Heck, even in my own circle of people I actually know, I learned my best friend from high school was pregnant (I won’t mention the not-being-married, not-sure-if-the-divorce-is-final status she should put on Facebook) when she changed her little avatar to the ultrasound image of the fetus.

It was just one of those things that made me think we have accepted that we don’t have any real friends other than the wireless gadget that vibrates in our pocket every time someone IMs or Tweets us.

I see it in my own children, whose friends continually send friend-requests to me – even though I have a reputation of “strict Mom” – because it is more cool in their preteen circuit to have hundreds of online “friends” than it is to head to the park and play a pickup game of soccer or ball hockey with real boys and girls.

As a society, it seems we have become so fixed on our electronic popularity that we will reach out to almost anyone whose name we recognize. (Which reminds me; Johnny Depp, if you are reading this, you haven’t accepted my friend request just yet …)

In a twisted way, I had to laugh when I heard the news that ESPN had fired one of its employees – I think they term they used was “parted company with” – for her deceit in creating a fake following on Twitter in order to seem more “networked” than she was. The woman purchased a followers list from someone else, immediately boosting her own cyber popularity by 1,000 accounts.
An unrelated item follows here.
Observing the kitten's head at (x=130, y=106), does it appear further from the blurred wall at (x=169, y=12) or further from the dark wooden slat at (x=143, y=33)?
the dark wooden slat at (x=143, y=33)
And I say accounts, because there is no factual evidence to suggest that the package actually included live, breathing organisms.

Followbots continually show up in my Twitter account – and are not hard to identify because they don’t actually “tweet.” They can’t because there is no real person behind the account to offer randomly, amusing sexually suggestive statistics like I tend to share. So, when reviewing who follows me, I can usually determine that if you have a sexy porn star image for an avatar, follow exactly 1,583 others (much like yesterday’s new follower under a different name but the same porn star avatar), have gained 619 followers but have never tweeted a single tweet that you are probably not a living, breathing frustrated bicurious female with a labradoodle and paying way too much in rent.

The Internet – as I believe in all my naïveté – is not meant to be the mechanism through which we solidify relationships with others. It’s a nice toy to occasionally reach out and touch people who we may be geographically distant from, but to notify my mother that I just had a bowel movement by posting on her wall … yeah, not so much.

And social media is already to blame for so much that is anti-social; as a society we are learning how to disconnect ourselves from interacting with those around us in favour of electronic toys that can share our message with cute little emoticons. I guess it is too much trouble to actually smile at someone else.

On top of that, this so-called “social” tool has dulled our ability to sift through what should be private and what should be public. I can imagine the shifting of the planets that would occur if I actually used my personal Facebook account to update my status with my occasionally naughty exploits. Maybe what Facebook needs are some more realistic relationship status options:
  • Married with a hall pass
  • Decidedly against members of the opposite sex
  • Currently engaged … in something exceptionally kinky
  • Singularly responsible for someone’s divorce proceedings 
Anyway, since most of you on here don’t get to be “social” with the real mind behind the madness, count yourself lucky. As Brad Paisley sang “I’m so much cooler online.”